Bearer authentication header of the form Bearer <token>, where <token> is your auth token.

Body

application/json

Request body for PUT /env_vars — sets (upserts) one or more environment variables.

Lifecycle model

Environment variables are written to /etc/environment inside a VM once at boot time via a vsock WriteFile request. They are not live-synced to running VMs. This is intentional: VMs are ephemeral (create → use → destroy/branch), so env var changes naturally take effect on the next VM.

The replace flag exists so callers can atomically express "I want exactly these variables and nothing else" without having to DELETE each stale key individually. Without it, the only way to remove a variable from future VMs is a separate DELETE /env_vars/{key} call per key.

vars
object
required

Key-value pairs to set. Keys must be valid shell identifiers (^[A-Za-z_][A-Za-z0-9_]*$, max 256 chars). Values max 8192 chars.

When replace is false (default): existing keys are overwritten, keys not mentioned are left untouched (upsert semantics).

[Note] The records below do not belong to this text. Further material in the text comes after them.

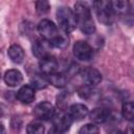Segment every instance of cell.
<instances>
[{"label":"cell","instance_id":"obj_1","mask_svg":"<svg viewBox=\"0 0 134 134\" xmlns=\"http://www.w3.org/2000/svg\"><path fill=\"white\" fill-rule=\"evenodd\" d=\"M75 20H76V25L81 29L82 32L85 35H92L95 31V24L92 19L90 8L89 6L84 3V2H76L74 4V9H73Z\"/></svg>","mask_w":134,"mask_h":134},{"label":"cell","instance_id":"obj_2","mask_svg":"<svg viewBox=\"0 0 134 134\" xmlns=\"http://www.w3.org/2000/svg\"><path fill=\"white\" fill-rule=\"evenodd\" d=\"M57 20L60 28L65 32H71L75 29L76 20L73 10L68 6H60L57 9Z\"/></svg>","mask_w":134,"mask_h":134},{"label":"cell","instance_id":"obj_3","mask_svg":"<svg viewBox=\"0 0 134 134\" xmlns=\"http://www.w3.org/2000/svg\"><path fill=\"white\" fill-rule=\"evenodd\" d=\"M93 8L95 10L98 21L104 25H111L114 22V12L110 1H95L93 2Z\"/></svg>","mask_w":134,"mask_h":134},{"label":"cell","instance_id":"obj_4","mask_svg":"<svg viewBox=\"0 0 134 134\" xmlns=\"http://www.w3.org/2000/svg\"><path fill=\"white\" fill-rule=\"evenodd\" d=\"M37 29L42 39H45L50 43L60 35L57 25L49 19H42L39 22Z\"/></svg>","mask_w":134,"mask_h":134},{"label":"cell","instance_id":"obj_5","mask_svg":"<svg viewBox=\"0 0 134 134\" xmlns=\"http://www.w3.org/2000/svg\"><path fill=\"white\" fill-rule=\"evenodd\" d=\"M73 55L81 61H90L94 55V50L86 41H76L72 47Z\"/></svg>","mask_w":134,"mask_h":134},{"label":"cell","instance_id":"obj_6","mask_svg":"<svg viewBox=\"0 0 134 134\" xmlns=\"http://www.w3.org/2000/svg\"><path fill=\"white\" fill-rule=\"evenodd\" d=\"M52 120V127L57 132L60 134H64L70 129V126L73 121L72 117L69 115V113H65L64 111H61L57 114H54Z\"/></svg>","mask_w":134,"mask_h":134},{"label":"cell","instance_id":"obj_7","mask_svg":"<svg viewBox=\"0 0 134 134\" xmlns=\"http://www.w3.org/2000/svg\"><path fill=\"white\" fill-rule=\"evenodd\" d=\"M31 49H32L34 55L41 61V60H44L48 57H51L52 45L47 40L41 38V39H37L34 42Z\"/></svg>","mask_w":134,"mask_h":134},{"label":"cell","instance_id":"obj_8","mask_svg":"<svg viewBox=\"0 0 134 134\" xmlns=\"http://www.w3.org/2000/svg\"><path fill=\"white\" fill-rule=\"evenodd\" d=\"M54 114H55V109L53 105L49 102H41L34 109V115L39 120L52 119Z\"/></svg>","mask_w":134,"mask_h":134},{"label":"cell","instance_id":"obj_9","mask_svg":"<svg viewBox=\"0 0 134 134\" xmlns=\"http://www.w3.org/2000/svg\"><path fill=\"white\" fill-rule=\"evenodd\" d=\"M80 74H81V79L84 82L85 86H88V87H95L103 80L102 73L97 69L92 68V67H87L83 69Z\"/></svg>","mask_w":134,"mask_h":134},{"label":"cell","instance_id":"obj_10","mask_svg":"<svg viewBox=\"0 0 134 134\" xmlns=\"http://www.w3.org/2000/svg\"><path fill=\"white\" fill-rule=\"evenodd\" d=\"M59 67V63L57 61L55 58H53L52 55L51 57H48L44 60H41L39 62V68H40V71L42 74L48 76L52 73H55L57 72V69Z\"/></svg>","mask_w":134,"mask_h":134},{"label":"cell","instance_id":"obj_11","mask_svg":"<svg viewBox=\"0 0 134 134\" xmlns=\"http://www.w3.org/2000/svg\"><path fill=\"white\" fill-rule=\"evenodd\" d=\"M89 117L94 124H104L111 117V111L106 107H98L90 112Z\"/></svg>","mask_w":134,"mask_h":134},{"label":"cell","instance_id":"obj_12","mask_svg":"<svg viewBox=\"0 0 134 134\" xmlns=\"http://www.w3.org/2000/svg\"><path fill=\"white\" fill-rule=\"evenodd\" d=\"M4 83L9 87H16L19 86L23 81L22 73L17 69H8L5 71L3 75Z\"/></svg>","mask_w":134,"mask_h":134},{"label":"cell","instance_id":"obj_13","mask_svg":"<svg viewBox=\"0 0 134 134\" xmlns=\"http://www.w3.org/2000/svg\"><path fill=\"white\" fill-rule=\"evenodd\" d=\"M35 88L30 85L22 86L17 92V98L22 104H30L35 99Z\"/></svg>","mask_w":134,"mask_h":134},{"label":"cell","instance_id":"obj_14","mask_svg":"<svg viewBox=\"0 0 134 134\" xmlns=\"http://www.w3.org/2000/svg\"><path fill=\"white\" fill-rule=\"evenodd\" d=\"M68 113L72 117L73 120H82L88 115L89 110H88V107L86 105L81 104V103H76V104H73L69 107Z\"/></svg>","mask_w":134,"mask_h":134},{"label":"cell","instance_id":"obj_15","mask_svg":"<svg viewBox=\"0 0 134 134\" xmlns=\"http://www.w3.org/2000/svg\"><path fill=\"white\" fill-rule=\"evenodd\" d=\"M7 55L10 59V61L14 62V63H16V64L22 63L23 60H24V58H25V53H24L23 48L20 45H17V44H14V45H12L8 48Z\"/></svg>","mask_w":134,"mask_h":134},{"label":"cell","instance_id":"obj_16","mask_svg":"<svg viewBox=\"0 0 134 134\" xmlns=\"http://www.w3.org/2000/svg\"><path fill=\"white\" fill-rule=\"evenodd\" d=\"M47 80L49 82V84H51L52 86L57 87V88H63L66 86L67 84V75L65 73H62V72H55V73H52L50 75L47 76Z\"/></svg>","mask_w":134,"mask_h":134},{"label":"cell","instance_id":"obj_17","mask_svg":"<svg viewBox=\"0 0 134 134\" xmlns=\"http://www.w3.org/2000/svg\"><path fill=\"white\" fill-rule=\"evenodd\" d=\"M110 2H111V6H112L114 14L125 15L130 9V3L126 0H115V1H110Z\"/></svg>","mask_w":134,"mask_h":134},{"label":"cell","instance_id":"obj_18","mask_svg":"<svg viewBox=\"0 0 134 134\" xmlns=\"http://www.w3.org/2000/svg\"><path fill=\"white\" fill-rule=\"evenodd\" d=\"M49 84L47 76L40 73V74H35L31 80H30V86H32L35 89H44L47 87Z\"/></svg>","mask_w":134,"mask_h":134},{"label":"cell","instance_id":"obj_19","mask_svg":"<svg viewBox=\"0 0 134 134\" xmlns=\"http://www.w3.org/2000/svg\"><path fill=\"white\" fill-rule=\"evenodd\" d=\"M121 115L126 120H134V102H126L122 104Z\"/></svg>","mask_w":134,"mask_h":134},{"label":"cell","instance_id":"obj_20","mask_svg":"<svg viewBox=\"0 0 134 134\" xmlns=\"http://www.w3.org/2000/svg\"><path fill=\"white\" fill-rule=\"evenodd\" d=\"M45 128L42 124L40 122H30L26 127V132L27 134H44Z\"/></svg>","mask_w":134,"mask_h":134},{"label":"cell","instance_id":"obj_21","mask_svg":"<svg viewBox=\"0 0 134 134\" xmlns=\"http://www.w3.org/2000/svg\"><path fill=\"white\" fill-rule=\"evenodd\" d=\"M50 9V4L48 1L41 0L36 2V12L38 15H45L49 12Z\"/></svg>","mask_w":134,"mask_h":134},{"label":"cell","instance_id":"obj_22","mask_svg":"<svg viewBox=\"0 0 134 134\" xmlns=\"http://www.w3.org/2000/svg\"><path fill=\"white\" fill-rule=\"evenodd\" d=\"M50 44L52 45V47L63 49V48L67 47V45H68V39H67L64 35L60 34V35H59V36H58V37H57Z\"/></svg>","mask_w":134,"mask_h":134},{"label":"cell","instance_id":"obj_23","mask_svg":"<svg viewBox=\"0 0 134 134\" xmlns=\"http://www.w3.org/2000/svg\"><path fill=\"white\" fill-rule=\"evenodd\" d=\"M99 130L94 124H86L79 130L77 134H98Z\"/></svg>","mask_w":134,"mask_h":134},{"label":"cell","instance_id":"obj_24","mask_svg":"<svg viewBox=\"0 0 134 134\" xmlns=\"http://www.w3.org/2000/svg\"><path fill=\"white\" fill-rule=\"evenodd\" d=\"M94 89L93 87H88V86H85L83 88H81L79 90V95L84 98V99H90L91 97H93L94 95Z\"/></svg>","mask_w":134,"mask_h":134},{"label":"cell","instance_id":"obj_25","mask_svg":"<svg viewBox=\"0 0 134 134\" xmlns=\"http://www.w3.org/2000/svg\"><path fill=\"white\" fill-rule=\"evenodd\" d=\"M125 134H134V120H132V121L128 125Z\"/></svg>","mask_w":134,"mask_h":134},{"label":"cell","instance_id":"obj_26","mask_svg":"<svg viewBox=\"0 0 134 134\" xmlns=\"http://www.w3.org/2000/svg\"><path fill=\"white\" fill-rule=\"evenodd\" d=\"M110 134H122V133H121L119 130H114V131H112Z\"/></svg>","mask_w":134,"mask_h":134}]
</instances>
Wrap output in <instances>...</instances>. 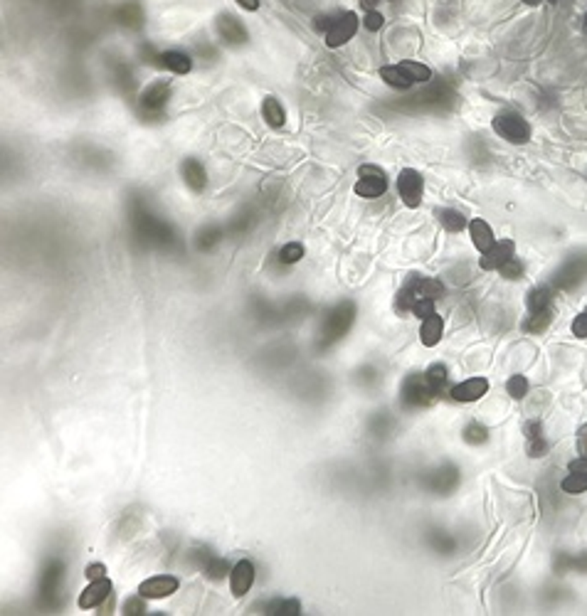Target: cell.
<instances>
[{"label": "cell", "mask_w": 587, "mask_h": 616, "mask_svg": "<svg viewBox=\"0 0 587 616\" xmlns=\"http://www.w3.org/2000/svg\"><path fill=\"white\" fill-rule=\"evenodd\" d=\"M131 224L136 237L141 239L148 247H170L175 242V232L168 222H163L160 217H155L153 212L146 207V205L136 203L131 212Z\"/></svg>", "instance_id": "1"}, {"label": "cell", "mask_w": 587, "mask_h": 616, "mask_svg": "<svg viewBox=\"0 0 587 616\" xmlns=\"http://www.w3.org/2000/svg\"><path fill=\"white\" fill-rule=\"evenodd\" d=\"M353 320H355V306H353V303H350V301L338 303V306L326 315L324 325H321L319 340H316V350H319V353H324V350H328L333 343H338V340L350 330Z\"/></svg>", "instance_id": "2"}, {"label": "cell", "mask_w": 587, "mask_h": 616, "mask_svg": "<svg viewBox=\"0 0 587 616\" xmlns=\"http://www.w3.org/2000/svg\"><path fill=\"white\" fill-rule=\"evenodd\" d=\"M441 291H444V286H441L437 279H425V277L413 274V277L405 282V286L400 289L395 306H398L400 313H413V308L417 306L420 301H437Z\"/></svg>", "instance_id": "3"}, {"label": "cell", "mask_w": 587, "mask_h": 616, "mask_svg": "<svg viewBox=\"0 0 587 616\" xmlns=\"http://www.w3.org/2000/svg\"><path fill=\"white\" fill-rule=\"evenodd\" d=\"M380 77H383L385 84H390L395 89H410L413 84L429 82L432 79V69L420 62H400L393 64V67H383L380 69Z\"/></svg>", "instance_id": "4"}, {"label": "cell", "mask_w": 587, "mask_h": 616, "mask_svg": "<svg viewBox=\"0 0 587 616\" xmlns=\"http://www.w3.org/2000/svg\"><path fill=\"white\" fill-rule=\"evenodd\" d=\"M434 397H437V392L429 387L425 375L415 373L410 378H405L403 392H400V399H403L405 407H427V404L434 402Z\"/></svg>", "instance_id": "5"}, {"label": "cell", "mask_w": 587, "mask_h": 616, "mask_svg": "<svg viewBox=\"0 0 587 616\" xmlns=\"http://www.w3.org/2000/svg\"><path fill=\"white\" fill-rule=\"evenodd\" d=\"M170 92H173L170 79H155L153 84H148L141 97H138V109H141L143 116H158L165 104H168Z\"/></svg>", "instance_id": "6"}, {"label": "cell", "mask_w": 587, "mask_h": 616, "mask_svg": "<svg viewBox=\"0 0 587 616\" xmlns=\"http://www.w3.org/2000/svg\"><path fill=\"white\" fill-rule=\"evenodd\" d=\"M388 190V175L378 165H360L358 168V183H355V195L365 200H375L385 195Z\"/></svg>", "instance_id": "7"}, {"label": "cell", "mask_w": 587, "mask_h": 616, "mask_svg": "<svg viewBox=\"0 0 587 616\" xmlns=\"http://www.w3.org/2000/svg\"><path fill=\"white\" fill-rule=\"evenodd\" d=\"M459 483V469L454 464H441L422 476V485L434 495H446Z\"/></svg>", "instance_id": "8"}, {"label": "cell", "mask_w": 587, "mask_h": 616, "mask_svg": "<svg viewBox=\"0 0 587 616\" xmlns=\"http://www.w3.org/2000/svg\"><path fill=\"white\" fill-rule=\"evenodd\" d=\"M587 279V254H575L570 257L558 272L553 274V284L563 291H570V289L580 286Z\"/></svg>", "instance_id": "9"}, {"label": "cell", "mask_w": 587, "mask_h": 616, "mask_svg": "<svg viewBox=\"0 0 587 616\" xmlns=\"http://www.w3.org/2000/svg\"><path fill=\"white\" fill-rule=\"evenodd\" d=\"M494 131L511 143H526L530 138V128L528 123H526V119L514 111L499 114V116L494 119Z\"/></svg>", "instance_id": "10"}, {"label": "cell", "mask_w": 587, "mask_h": 616, "mask_svg": "<svg viewBox=\"0 0 587 616\" xmlns=\"http://www.w3.org/2000/svg\"><path fill=\"white\" fill-rule=\"evenodd\" d=\"M451 102V92L446 84L437 82L432 89H427V92H420L415 99H410V102L405 104H398L395 109H400V111H417V109H434V107H446V104Z\"/></svg>", "instance_id": "11"}, {"label": "cell", "mask_w": 587, "mask_h": 616, "mask_svg": "<svg viewBox=\"0 0 587 616\" xmlns=\"http://www.w3.org/2000/svg\"><path fill=\"white\" fill-rule=\"evenodd\" d=\"M398 193L408 207H417V205L422 203V193H425L422 175L413 168H405L398 178Z\"/></svg>", "instance_id": "12"}, {"label": "cell", "mask_w": 587, "mask_h": 616, "mask_svg": "<svg viewBox=\"0 0 587 616\" xmlns=\"http://www.w3.org/2000/svg\"><path fill=\"white\" fill-rule=\"evenodd\" d=\"M355 30H358V18H355V13H340L338 18L333 20V25L328 28V32L324 35L326 44H328V47H340V44H345L353 37Z\"/></svg>", "instance_id": "13"}, {"label": "cell", "mask_w": 587, "mask_h": 616, "mask_svg": "<svg viewBox=\"0 0 587 616\" xmlns=\"http://www.w3.org/2000/svg\"><path fill=\"white\" fill-rule=\"evenodd\" d=\"M215 30H218V35L227 44H244L249 40L247 28H244L242 20L235 18L232 13H220L218 20H215Z\"/></svg>", "instance_id": "14"}, {"label": "cell", "mask_w": 587, "mask_h": 616, "mask_svg": "<svg viewBox=\"0 0 587 616\" xmlns=\"http://www.w3.org/2000/svg\"><path fill=\"white\" fill-rule=\"evenodd\" d=\"M178 589V579L173 574H155L138 584V594L143 599H165Z\"/></svg>", "instance_id": "15"}, {"label": "cell", "mask_w": 587, "mask_h": 616, "mask_svg": "<svg viewBox=\"0 0 587 616\" xmlns=\"http://www.w3.org/2000/svg\"><path fill=\"white\" fill-rule=\"evenodd\" d=\"M59 582H62V564L49 562L47 569L42 572V579H40V604L42 607H52L54 604V594L59 592Z\"/></svg>", "instance_id": "16"}, {"label": "cell", "mask_w": 587, "mask_h": 616, "mask_svg": "<svg viewBox=\"0 0 587 616\" xmlns=\"http://www.w3.org/2000/svg\"><path fill=\"white\" fill-rule=\"evenodd\" d=\"M254 582V564L249 560H239L237 564L230 572V589H232L235 597H244V594L252 589Z\"/></svg>", "instance_id": "17"}, {"label": "cell", "mask_w": 587, "mask_h": 616, "mask_svg": "<svg viewBox=\"0 0 587 616\" xmlns=\"http://www.w3.org/2000/svg\"><path fill=\"white\" fill-rule=\"evenodd\" d=\"M109 597H112V582H109L107 577L92 579V584H89V587L79 594V607H82V609L102 607Z\"/></svg>", "instance_id": "18"}, {"label": "cell", "mask_w": 587, "mask_h": 616, "mask_svg": "<svg viewBox=\"0 0 587 616\" xmlns=\"http://www.w3.org/2000/svg\"><path fill=\"white\" fill-rule=\"evenodd\" d=\"M514 249L516 244L511 242V239H504V242H496L494 247L489 249V252H484V257H481V269L484 272H494V269H501L504 267L509 259H514Z\"/></svg>", "instance_id": "19"}, {"label": "cell", "mask_w": 587, "mask_h": 616, "mask_svg": "<svg viewBox=\"0 0 587 616\" xmlns=\"http://www.w3.org/2000/svg\"><path fill=\"white\" fill-rule=\"evenodd\" d=\"M486 392H489V380L486 378H471L451 387V397H454L456 402H476V399H481Z\"/></svg>", "instance_id": "20"}, {"label": "cell", "mask_w": 587, "mask_h": 616, "mask_svg": "<svg viewBox=\"0 0 587 616\" xmlns=\"http://www.w3.org/2000/svg\"><path fill=\"white\" fill-rule=\"evenodd\" d=\"M180 175H183L185 185H188L193 193H203V190L208 188V173H205V168L200 165V160L185 158L183 163H180Z\"/></svg>", "instance_id": "21"}, {"label": "cell", "mask_w": 587, "mask_h": 616, "mask_svg": "<svg viewBox=\"0 0 587 616\" xmlns=\"http://www.w3.org/2000/svg\"><path fill=\"white\" fill-rule=\"evenodd\" d=\"M469 232H471V242H474V247L479 249L481 254L489 252V249L496 244L494 229H491L489 222H484V219H471V222H469Z\"/></svg>", "instance_id": "22"}, {"label": "cell", "mask_w": 587, "mask_h": 616, "mask_svg": "<svg viewBox=\"0 0 587 616\" xmlns=\"http://www.w3.org/2000/svg\"><path fill=\"white\" fill-rule=\"evenodd\" d=\"M441 330H444V320L439 318L437 313H429L427 318H422V328H420V340H422L427 348H434V345L441 340Z\"/></svg>", "instance_id": "23"}, {"label": "cell", "mask_w": 587, "mask_h": 616, "mask_svg": "<svg viewBox=\"0 0 587 616\" xmlns=\"http://www.w3.org/2000/svg\"><path fill=\"white\" fill-rule=\"evenodd\" d=\"M160 67H165L173 74H188L193 67V59L185 52H163L160 54Z\"/></svg>", "instance_id": "24"}, {"label": "cell", "mask_w": 587, "mask_h": 616, "mask_svg": "<svg viewBox=\"0 0 587 616\" xmlns=\"http://www.w3.org/2000/svg\"><path fill=\"white\" fill-rule=\"evenodd\" d=\"M262 116H264V121H267L269 126H274V128L284 126V121H287V111H284V107L279 104L277 97L264 99V102H262Z\"/></svg>", "instance_id": "25"}, {"label": "cell", "mask_w": 587, "mask_h": 616, "mask_svg": "<svg viewBox=\"0 0 587 616\" xmlns=\"http://www.w3.org/2000/svg\"><path fill=\"white\" fill-rule=\"evenodd\" d=\"M427 545L439 555H451V552H454V548H456L454 538H451L446 530H439V528L427 530Z\"/></svg>", "instance_id": "26"}, {"label": "cell", "mask_w": 587, "mask_h": 616, "mask_svg": "<svg viewBox=\"0 0 587 616\" xmlns=\"http://www.w3.org/2000/svg\"><path fill=\"white\" fill-rule=\"evenodd\" d=\"M550 320H553V308L530 310L528 318H526L523 323H521V328H523L526 333H543V330L550 325Z\"/></svg>", "instance_id": "27"}, {"label": "cell", "mask_w": 587, "mask_h": 616, "mask_svg": "<svg viewBox=\"0 0 587 616\" xmlns=\"http://www.w3.org/2000/svg\"><path fill=\"white\" fill-rule=\"evenodd\" d=\"M114 15H117V23L126 25V28H136V25H141V20H143L141 5H138L136 0H126V3H124Z\"/></svg>", "instance_id": "28"}, {"label": "cell", "mask_w": 587, "mask_h": 616, "mask_svg": "<svg viewBox=\"0 0 587 616\" xmlns=\"http://www.w3.org/2000/svg\"><path fill=\"white\" fill-rule=\"evenodd\" d=\"M441 227L446 229V232H461V229L469 227V219L464 217V215L459 212V210H451V207H444L437 212Z\"/></svg>", "instance_id": "29"}, {"label": "cell", "mask_w": 587, "mask_h": 616, "mask_svg": "<svg viewBox=\"0 0 587 616\" xmlns=\"http://www.w3.org/2000/svg\"><path fill=\"white\" fill-rule=\"evenodd\" d=\"M550 303H553V291H550L548 286H538L533 289V291L526 296V306H528V313L530 310H545L550 308Z\"/></svg>", "instance_id": "30"}, {"label": "cell", "mask_w": 587, "mask_h": 616, "mask_svg": "<svg viewBox=\"0 0 587 616\" xmlns=\"http://www.w3.org/2000/svg\"><path fill=\"white\" fill-rule=\"evenodd\" d=\"M223 239V232H220V227H213V224H208V227H203L198 232V237H195V249L198 252H210V249L215 247V244Z\"/></svg>", "instance_id": "31"}, {"label": "cell", "mask_w": 587, "mask_h": 616, "mask_svg": "<svg viewBox=\"0 0 587 616\" xmlns=\"http://www.w3.org/2000/svg\"><path fill=\"white\" fill-rule=\"evenodd\" d=\"M560 488H563V493L570 495L583 493V490H587V476L580 473V471H568V478L560 483Z\"/></svg>", "instance_id": "32"}, {"label": "cell", "mask_w": 587, "mask_h": 616, "mask_svg": "<svg viewBox=\"0 0 587 616\" xmlns=\"http://www.w3.org/2000/svg\"><path fill=\"white\" fill-rule=\"evenodd\" d=\"M425 378H427L429 387H432L437 394H441L446 389V378H449V375H446L444 365H432V368H429L427 373H425Z\"/></svg>", "instance_id": "33"}, {"label": "cell", "mask_w": 587, "mask_h": 616, "mask_svg": "<svg viewBox=\"0 0 587 616\" xmlns=\"http://www.w3.org/2000/svg\"><path fill=\"white\" fill-rule=\"evenodd\" d=\"M464 442L466 444H474V447H479V444H486L489 442V429L484 427V424L479 422H471L464 427Z\"/></svg>", "instance_id": "34"}, {"label": "cell", "mask_w": 587, "mask_h": 616, "mask_svg": "<svg viewBox=\"0 0 587 616\" xmlns=\"http://www.w3.org/2000/svg\"><path fill=\"white\" fill-rule=\"evenodd\" d=\"M267 614L274 616H296L301 614V604L296 599H282V602H272L267 607Z\"/></svg>", "instance_id": "35"}, {"label": "cell", "mask_w": 587, "mask_h": 616, "mask_svg": "<svg viewBox=\"0 0 587 616\" xmlns=\"http://www.w3.org/2000/svg\"><path fill=\"white\" fill-rule=\"evenodd\" d=\"M230 572H232V567H230L227 560L213 557L208 564H205V574H208L210 579H223V577H227Z\"/></svg>", "instance_id": "36"}, {"label": "cell", "mask_w": 587, "mask_h": 616, "mask_svg": "<svg viewBox=\"0 0 587 616\" xmlns=\"http://www.w3.org/2000/svg\"><path fill=\"white\" fill-rule=\"evenodd\" d=\"M506 387H509V394L514 399H523L526 394H528V380H526L523 375H514Z\"/></svg>", "instance_id": "37"}, {"label": "cell", "mask_w": 587, "mask_h": 616, "mask_svg": "<svg viewBox=\"0 0 587 616\" xmlns=\"http://www.w3.org/2000/svg\"><path fill=\"white\" fill-rule=\"evenodd\" d=\"M301 257H304V247L296 242L282 247V252H279V262L282 264H296V262H301Z\"/></svg>", "instance_id": "38"}, {"label": "cell", "mask_w": 587, "mask_h": 616, "mask_svg": "<svg viewBox=\"0 0 587 616\" xmlns=\"http://www.w3.org/2000/svg\"><path fill=\"white\" fill-rule=\"evenodd\" d=\"M499 272H501V277H504V279H521V277H523V264L514 257V259H509V262H506Z\"/></svg>", "instance_id": "39"}, {"label": "cell", "mask_w": 587, "mask_h": 616, "mask_svg": "<svg viewBox=\"0 0 587 616\" xmlns=\"http://www.w3.org/2000/svg\"><path fill=\"white\" fill-rule=\"evenodd\" d=\"M363 25H365V30H370V32H378V30L385 25L383 13H378V10H365Z\"/></svg>", "instance_id": "40"}, {"label": "cell", "mask_w": 587, "mask_h": 616, "mask_svg": "<svg viewBox=\"0 0 587 616\" xmlns=\"http://www.w3.org/2000/svg\"><path fill=\"white\" fill-rule=\"evenodd\" d=\"M545 452H548V442L543 439V434H538V437H528V454H530V457L540 459Z\"/></svg>", "instance_id": "41"}, {"label": "cell", "mask_w": 587, "mask_h": 616, "mask_svg": "<svg viewBox=\"0 0 587 616\" xmlns=\"http://www.w3.org/2000/svg\"><path fill=\"white\" fill-rule=\"evenodd\" d=\"M573 335L575 338H587V306L580 310V315L573 320Z\"/></svg>", "instance_id": "42"}, {"label": "cell", "mask_w": 587, "mask_h": 616, "mask_svg": "<svg viewBox=\"0 0 587 616\" xmlns=\"http://www.w3.org/2000/svg\"><path fill=\"white\" fill-rule=\"evenodd\" d=\"M143 612V597L138 594V599H129L126 607H124V614H141Z\"/></svg>", "instance_id": "43"}, {"label": "cell", "mask_w": 587, "mask_h": 616, "mask_svg": "<svg viewBox=\"0 0 587 616\" xmlns=\"http://www.w3.org/2000/svg\"><path fill=\"white\" fill-rule=\"evenodd\" d=\"M578 452H580V457L587 459V424H583L578 432Z\"/></svg>", "instance_id": "44"}, {"label": "cell", "mask_w": 587, "mask_h": 616, "mask_svg": "<svg viewBox=\"0 0 587 616\" xmlns=\"http://www.w3.org/2000/svg\"><path fill=\"white\" fill-rule=\"evenodd\" d=\"M104 572H107V567H104L102 562H94V564H89V567H87V577L89 579H102Z\"/></svg>", "instance_id": "45"}, {"label": "cell", "mask_w": 587, "mask_h": 616, "mask_svg": "<svg viewBox=\"0 0 587 616\" xmlns=\"http://www.w3.org/2000/svg\"><path fill=\"white\" fill-rule=\"evenodd\" d=\"M573 572H587V552L573 555Z\"/></svg>", "instance_id": "46"}, {"label": "cell", "mask_w": 587, "mask_h": 616, "mask_svg": "<svg viewBox=\"0 0 587 616\" xmlns=\"http://www.w3.org/2000/svg\"><path fill=\"white\" fill-rule=\"evenodd\" d=\"M568 471H580V473H585V476H587V459L580 457L578 461H573V464L568 466Z\"/></svg>", "instance_id": "47"}, {"label": "cell", "mask_w": 587, "mask_h": 616, "mask_svg": "<svg viewBox=\"0 0 587 616\" xmlns=\"http://www.w3.org/2000/svg\"><path fill=\"white\" fill-rule=\"evenodd\" d=\"M259 3H262V0H237V5H239V8H244V10H257Z\"/></svg>", "instance_id": "48"}, {"label": "cell", "mask_w": 587, "mask_h": 616, "mask_svg": "<svg viewBox=\"0 0 587 616\" xmlns=\"http://www.w3.org/2000/svg\"><path fill=\"white\" fill-rule=\"evenodd\" d=\"M360 3H363L365 10H375V5H378L380 0H360Z\"/></svg>", "instance_id": "49"}, {"label": "cell", "mask_w": 587, "mask_h": 616, "mask_svg": "<svg viewBox=\"0 0 587 616\" xmlns=\"http://www.w3.org/2000/svg\"><path fill=\"white\" fill-rule=\"evenodd\" d=\"M526 5H538V3H543V0H523Z\"/></svg>", "instance_id": "50"}, {"label": "cell", "mask_w": 587, "mask_h": 616, "mask_svg": "<svg viewBox=\"0 0 587 616\" xmlns=\"http://www.w3.org/2000/svg\"><path fill=\"white\" fill-rule=\"evenodd\" d=\"M585 28H587V15H585Z\"/></svg>", "instance_id": "51"}]
</instances>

When replace is true: all existing variables are deleted first, then only the provided vars are stored (replace-all semantics).

replace
boolean

If true, delete all existing variables before writing the new set. This gives "set exactly these vars" semantics. Default: false (upsert).

Response

Environment variables updated

Response body for GET /env_vars and PUT /env_vars.

vars
object
required

All environment variables currently set for the authenticated user.